### Work task
Please locate every line in the data below that contains the word "have", and copy each of those lines out in full.

─── Data for review ───

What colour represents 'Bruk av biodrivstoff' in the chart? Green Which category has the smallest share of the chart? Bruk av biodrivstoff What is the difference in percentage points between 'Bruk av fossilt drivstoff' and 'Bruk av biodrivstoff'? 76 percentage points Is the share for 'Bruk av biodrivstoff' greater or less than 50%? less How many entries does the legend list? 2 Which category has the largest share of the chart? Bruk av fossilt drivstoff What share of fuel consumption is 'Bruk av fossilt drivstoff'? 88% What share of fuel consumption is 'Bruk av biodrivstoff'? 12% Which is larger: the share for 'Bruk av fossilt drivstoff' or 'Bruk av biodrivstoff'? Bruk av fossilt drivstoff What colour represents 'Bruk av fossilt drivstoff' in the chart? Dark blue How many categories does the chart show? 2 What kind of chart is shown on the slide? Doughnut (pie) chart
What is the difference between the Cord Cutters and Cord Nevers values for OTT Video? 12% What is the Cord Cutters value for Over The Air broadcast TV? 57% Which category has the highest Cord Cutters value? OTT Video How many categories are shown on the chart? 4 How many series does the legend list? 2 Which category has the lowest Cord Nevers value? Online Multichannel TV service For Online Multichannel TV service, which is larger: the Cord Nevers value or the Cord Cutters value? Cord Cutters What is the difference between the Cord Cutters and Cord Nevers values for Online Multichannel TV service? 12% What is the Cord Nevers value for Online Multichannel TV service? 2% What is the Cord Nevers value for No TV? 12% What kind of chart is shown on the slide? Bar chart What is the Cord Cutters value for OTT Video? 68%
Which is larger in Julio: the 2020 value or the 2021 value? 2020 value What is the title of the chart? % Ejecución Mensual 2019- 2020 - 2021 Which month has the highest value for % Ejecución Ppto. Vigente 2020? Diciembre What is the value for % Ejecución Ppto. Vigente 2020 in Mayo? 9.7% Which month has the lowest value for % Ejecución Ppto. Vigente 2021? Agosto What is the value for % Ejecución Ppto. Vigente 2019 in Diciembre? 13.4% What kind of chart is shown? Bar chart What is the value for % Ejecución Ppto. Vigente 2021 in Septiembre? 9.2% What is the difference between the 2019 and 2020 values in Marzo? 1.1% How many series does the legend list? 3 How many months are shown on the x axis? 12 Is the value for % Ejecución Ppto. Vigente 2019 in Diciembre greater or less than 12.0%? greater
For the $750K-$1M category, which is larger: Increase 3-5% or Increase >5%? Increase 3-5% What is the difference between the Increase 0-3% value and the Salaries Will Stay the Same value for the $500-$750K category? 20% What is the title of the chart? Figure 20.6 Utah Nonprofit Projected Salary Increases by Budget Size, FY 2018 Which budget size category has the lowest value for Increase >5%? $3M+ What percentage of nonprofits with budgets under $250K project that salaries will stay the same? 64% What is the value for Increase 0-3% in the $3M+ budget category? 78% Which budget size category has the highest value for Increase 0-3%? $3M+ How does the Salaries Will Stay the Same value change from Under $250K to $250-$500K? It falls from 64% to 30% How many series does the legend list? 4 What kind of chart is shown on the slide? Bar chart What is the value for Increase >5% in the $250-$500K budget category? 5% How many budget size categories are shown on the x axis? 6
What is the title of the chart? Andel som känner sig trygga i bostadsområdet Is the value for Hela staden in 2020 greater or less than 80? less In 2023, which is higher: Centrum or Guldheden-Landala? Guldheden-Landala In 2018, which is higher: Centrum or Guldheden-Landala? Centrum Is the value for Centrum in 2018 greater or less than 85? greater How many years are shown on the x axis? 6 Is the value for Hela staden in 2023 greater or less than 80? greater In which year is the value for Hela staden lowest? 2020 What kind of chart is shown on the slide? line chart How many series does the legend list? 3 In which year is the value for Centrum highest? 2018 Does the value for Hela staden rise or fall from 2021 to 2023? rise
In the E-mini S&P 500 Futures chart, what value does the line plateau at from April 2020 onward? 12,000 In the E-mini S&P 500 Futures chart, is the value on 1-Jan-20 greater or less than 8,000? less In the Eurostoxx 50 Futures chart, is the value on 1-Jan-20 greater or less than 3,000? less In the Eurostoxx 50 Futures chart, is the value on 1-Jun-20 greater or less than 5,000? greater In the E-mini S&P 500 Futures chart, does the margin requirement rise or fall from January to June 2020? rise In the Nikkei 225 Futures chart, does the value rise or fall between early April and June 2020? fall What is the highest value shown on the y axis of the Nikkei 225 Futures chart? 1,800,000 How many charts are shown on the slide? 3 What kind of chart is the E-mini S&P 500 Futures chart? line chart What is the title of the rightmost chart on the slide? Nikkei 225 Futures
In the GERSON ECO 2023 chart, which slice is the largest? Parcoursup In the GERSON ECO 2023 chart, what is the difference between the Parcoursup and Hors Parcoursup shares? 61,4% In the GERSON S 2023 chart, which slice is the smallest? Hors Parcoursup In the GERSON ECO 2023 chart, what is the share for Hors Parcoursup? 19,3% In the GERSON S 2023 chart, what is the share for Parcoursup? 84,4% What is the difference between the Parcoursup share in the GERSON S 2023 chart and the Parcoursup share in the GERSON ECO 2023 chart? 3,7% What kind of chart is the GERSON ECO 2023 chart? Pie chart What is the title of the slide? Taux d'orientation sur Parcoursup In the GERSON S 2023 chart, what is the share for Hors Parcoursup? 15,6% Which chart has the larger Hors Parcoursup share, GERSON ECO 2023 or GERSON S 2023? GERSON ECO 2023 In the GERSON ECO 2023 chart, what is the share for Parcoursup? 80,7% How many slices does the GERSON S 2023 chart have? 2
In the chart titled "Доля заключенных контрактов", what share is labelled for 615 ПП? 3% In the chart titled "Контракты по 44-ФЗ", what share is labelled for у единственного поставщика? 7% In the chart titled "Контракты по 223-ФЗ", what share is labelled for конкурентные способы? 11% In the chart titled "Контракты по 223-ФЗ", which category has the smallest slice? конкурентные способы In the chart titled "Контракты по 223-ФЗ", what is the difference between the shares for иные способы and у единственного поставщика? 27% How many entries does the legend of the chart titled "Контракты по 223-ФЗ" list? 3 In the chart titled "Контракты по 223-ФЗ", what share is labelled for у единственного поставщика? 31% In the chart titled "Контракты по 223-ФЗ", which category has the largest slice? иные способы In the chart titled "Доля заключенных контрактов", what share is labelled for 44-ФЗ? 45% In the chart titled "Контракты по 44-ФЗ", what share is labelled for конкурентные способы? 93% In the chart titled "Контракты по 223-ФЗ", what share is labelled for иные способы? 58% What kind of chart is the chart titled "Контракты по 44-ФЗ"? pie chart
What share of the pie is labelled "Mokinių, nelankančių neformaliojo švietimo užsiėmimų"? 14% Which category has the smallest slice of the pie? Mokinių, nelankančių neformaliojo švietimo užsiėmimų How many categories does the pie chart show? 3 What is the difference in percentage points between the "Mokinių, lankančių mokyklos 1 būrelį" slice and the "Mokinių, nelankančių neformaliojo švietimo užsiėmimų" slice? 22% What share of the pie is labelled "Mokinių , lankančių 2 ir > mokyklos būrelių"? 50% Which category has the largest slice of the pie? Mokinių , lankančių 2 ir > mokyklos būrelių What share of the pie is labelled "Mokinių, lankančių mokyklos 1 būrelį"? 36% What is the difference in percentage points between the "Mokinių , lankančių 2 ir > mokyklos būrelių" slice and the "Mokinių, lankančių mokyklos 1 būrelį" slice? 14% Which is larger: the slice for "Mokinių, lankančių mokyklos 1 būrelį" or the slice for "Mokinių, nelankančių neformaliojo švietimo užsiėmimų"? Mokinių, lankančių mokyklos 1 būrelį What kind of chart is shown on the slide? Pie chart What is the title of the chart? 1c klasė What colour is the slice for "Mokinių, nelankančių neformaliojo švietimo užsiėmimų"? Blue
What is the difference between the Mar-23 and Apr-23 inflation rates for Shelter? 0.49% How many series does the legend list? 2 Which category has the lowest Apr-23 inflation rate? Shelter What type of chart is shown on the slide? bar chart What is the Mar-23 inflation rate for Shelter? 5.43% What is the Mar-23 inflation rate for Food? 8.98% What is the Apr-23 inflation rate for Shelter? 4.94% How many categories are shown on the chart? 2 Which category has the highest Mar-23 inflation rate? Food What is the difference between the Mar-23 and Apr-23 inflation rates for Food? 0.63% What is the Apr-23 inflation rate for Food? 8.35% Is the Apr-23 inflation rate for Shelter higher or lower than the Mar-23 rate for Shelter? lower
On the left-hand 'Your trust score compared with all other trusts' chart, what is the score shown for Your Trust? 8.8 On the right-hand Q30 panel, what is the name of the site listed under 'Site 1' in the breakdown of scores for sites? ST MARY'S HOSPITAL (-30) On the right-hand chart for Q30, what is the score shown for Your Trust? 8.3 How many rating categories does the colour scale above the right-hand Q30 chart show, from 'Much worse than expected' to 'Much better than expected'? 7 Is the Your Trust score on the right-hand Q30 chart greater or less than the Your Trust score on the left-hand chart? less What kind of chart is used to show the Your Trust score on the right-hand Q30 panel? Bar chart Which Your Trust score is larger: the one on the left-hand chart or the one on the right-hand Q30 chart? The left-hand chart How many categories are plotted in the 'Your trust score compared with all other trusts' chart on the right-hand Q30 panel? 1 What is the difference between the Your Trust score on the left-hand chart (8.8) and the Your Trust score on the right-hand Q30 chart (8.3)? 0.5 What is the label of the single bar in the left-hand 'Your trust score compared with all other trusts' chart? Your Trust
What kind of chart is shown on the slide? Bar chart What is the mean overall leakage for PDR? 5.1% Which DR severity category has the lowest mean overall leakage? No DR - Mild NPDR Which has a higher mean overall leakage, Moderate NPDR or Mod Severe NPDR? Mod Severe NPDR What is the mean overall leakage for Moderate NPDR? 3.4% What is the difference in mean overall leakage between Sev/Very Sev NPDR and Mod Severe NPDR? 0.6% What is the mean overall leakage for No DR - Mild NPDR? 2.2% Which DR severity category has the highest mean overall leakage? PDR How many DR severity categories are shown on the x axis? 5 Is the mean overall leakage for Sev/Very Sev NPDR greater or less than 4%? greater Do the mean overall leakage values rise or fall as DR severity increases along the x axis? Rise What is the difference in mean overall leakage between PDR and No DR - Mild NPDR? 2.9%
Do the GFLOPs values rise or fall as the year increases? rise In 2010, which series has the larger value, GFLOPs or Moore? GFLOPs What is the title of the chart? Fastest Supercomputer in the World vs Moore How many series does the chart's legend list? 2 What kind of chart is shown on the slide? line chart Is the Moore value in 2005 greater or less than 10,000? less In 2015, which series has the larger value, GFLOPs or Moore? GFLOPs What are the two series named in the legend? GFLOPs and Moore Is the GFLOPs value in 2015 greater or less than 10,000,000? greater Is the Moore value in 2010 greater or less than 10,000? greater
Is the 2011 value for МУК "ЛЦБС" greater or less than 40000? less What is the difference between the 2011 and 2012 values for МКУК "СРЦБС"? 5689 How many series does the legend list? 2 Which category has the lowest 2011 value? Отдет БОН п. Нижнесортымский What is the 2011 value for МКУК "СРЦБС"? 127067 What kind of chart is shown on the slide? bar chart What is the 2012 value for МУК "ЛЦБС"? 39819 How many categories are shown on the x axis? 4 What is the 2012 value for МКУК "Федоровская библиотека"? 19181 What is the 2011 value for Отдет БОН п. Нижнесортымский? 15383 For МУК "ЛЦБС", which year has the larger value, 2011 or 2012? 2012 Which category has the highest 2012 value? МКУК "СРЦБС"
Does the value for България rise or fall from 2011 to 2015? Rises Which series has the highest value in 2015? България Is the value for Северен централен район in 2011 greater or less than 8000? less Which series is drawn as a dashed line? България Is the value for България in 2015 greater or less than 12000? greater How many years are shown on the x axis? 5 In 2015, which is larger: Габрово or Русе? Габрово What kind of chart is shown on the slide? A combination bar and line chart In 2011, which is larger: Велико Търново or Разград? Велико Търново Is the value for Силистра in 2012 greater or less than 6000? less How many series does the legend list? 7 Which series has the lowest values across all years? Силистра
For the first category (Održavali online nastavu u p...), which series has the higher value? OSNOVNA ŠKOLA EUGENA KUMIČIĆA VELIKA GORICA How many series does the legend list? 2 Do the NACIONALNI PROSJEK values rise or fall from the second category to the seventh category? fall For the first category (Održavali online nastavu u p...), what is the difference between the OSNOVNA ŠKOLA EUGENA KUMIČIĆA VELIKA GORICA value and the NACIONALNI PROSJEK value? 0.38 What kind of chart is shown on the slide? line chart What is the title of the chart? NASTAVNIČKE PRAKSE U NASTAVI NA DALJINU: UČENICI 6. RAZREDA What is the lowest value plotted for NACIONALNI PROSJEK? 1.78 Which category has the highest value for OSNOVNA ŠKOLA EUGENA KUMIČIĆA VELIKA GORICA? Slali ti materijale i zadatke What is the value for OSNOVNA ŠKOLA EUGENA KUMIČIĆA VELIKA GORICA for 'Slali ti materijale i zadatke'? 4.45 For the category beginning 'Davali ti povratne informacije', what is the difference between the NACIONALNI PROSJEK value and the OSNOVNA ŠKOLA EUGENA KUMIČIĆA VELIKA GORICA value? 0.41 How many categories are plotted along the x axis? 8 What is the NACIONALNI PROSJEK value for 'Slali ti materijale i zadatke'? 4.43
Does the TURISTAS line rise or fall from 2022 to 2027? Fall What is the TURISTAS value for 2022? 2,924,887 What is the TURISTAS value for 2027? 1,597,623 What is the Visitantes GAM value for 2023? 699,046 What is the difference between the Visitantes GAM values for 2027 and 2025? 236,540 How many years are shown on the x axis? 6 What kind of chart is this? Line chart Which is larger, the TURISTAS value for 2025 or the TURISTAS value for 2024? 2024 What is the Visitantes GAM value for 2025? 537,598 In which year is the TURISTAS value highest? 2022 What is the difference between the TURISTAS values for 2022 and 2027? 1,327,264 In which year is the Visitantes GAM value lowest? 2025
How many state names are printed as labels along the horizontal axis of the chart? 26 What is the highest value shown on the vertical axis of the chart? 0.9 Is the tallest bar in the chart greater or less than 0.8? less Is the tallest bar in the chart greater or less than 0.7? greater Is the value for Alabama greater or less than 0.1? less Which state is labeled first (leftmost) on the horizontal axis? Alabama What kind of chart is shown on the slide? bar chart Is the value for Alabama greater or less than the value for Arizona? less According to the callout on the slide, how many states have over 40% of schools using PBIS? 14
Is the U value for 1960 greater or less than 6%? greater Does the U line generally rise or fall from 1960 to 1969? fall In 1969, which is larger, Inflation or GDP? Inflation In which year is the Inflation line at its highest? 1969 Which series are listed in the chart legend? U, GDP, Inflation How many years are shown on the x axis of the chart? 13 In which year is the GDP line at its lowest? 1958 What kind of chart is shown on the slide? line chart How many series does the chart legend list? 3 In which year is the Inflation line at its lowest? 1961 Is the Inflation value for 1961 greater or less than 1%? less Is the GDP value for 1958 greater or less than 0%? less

───

### Answer to the problem
In the GERSON ECO 2023 chart, which slice is the largest? Parcoursup In the GERSON ECO 2023 chart, what is the difference between the Parcoursup and Hors Parcoursup shares? 61,4% In the GERSON S 2023 chart, which slice is the smallest? Hors Parcoursup In the GERSON ECO 2023 chart, what is the share for Hors Parcoursup? 19,3% In the GERSON S 2023 chart, what is the share for Parcoursup? 84,4% What is the difference between the Parcoursup share in the GERSON S 2023 chart and the Parcoursup share in the GERSON ECO 2023 chart? 3,7% What kind of chart is the GERSON ECO 2023 chart? Pie chart What is the title of the slide? Taux d'orientation sur Parcoursup In the GERSON S 2023 chart, what is the share for Hors Parcoursup? 15,6% Which chart has the larger Hors Parcoursup share, GERSON ECO 2023 or GERSON S 2023? GERSON ECO 2023 In the GERSON ECO 2023 chart, what is the share for Parcoursup? 80,7% How many slices does the GERSON S 2023 chart have? 2
How many state names are printed as labels along the horizontal axis of the chart? 26 What is the highest value shown on the vertical axis of the chart? 0.9 Is the tallest bar in the chart greater or less than 0.8? less Is the tallest bar in the chart greater or less than 0.7? greater Is the value for Alabama greater or less than 0.1? less Which state is labeled first (leftmost) on the horizontal axis? Alabama What kind of chart is shown on the slide? bar chart Is the value for Alabama greater or less than the value for Arizona? less According to the callout on the slide, how many states have over 40% of schools using PBIS? 14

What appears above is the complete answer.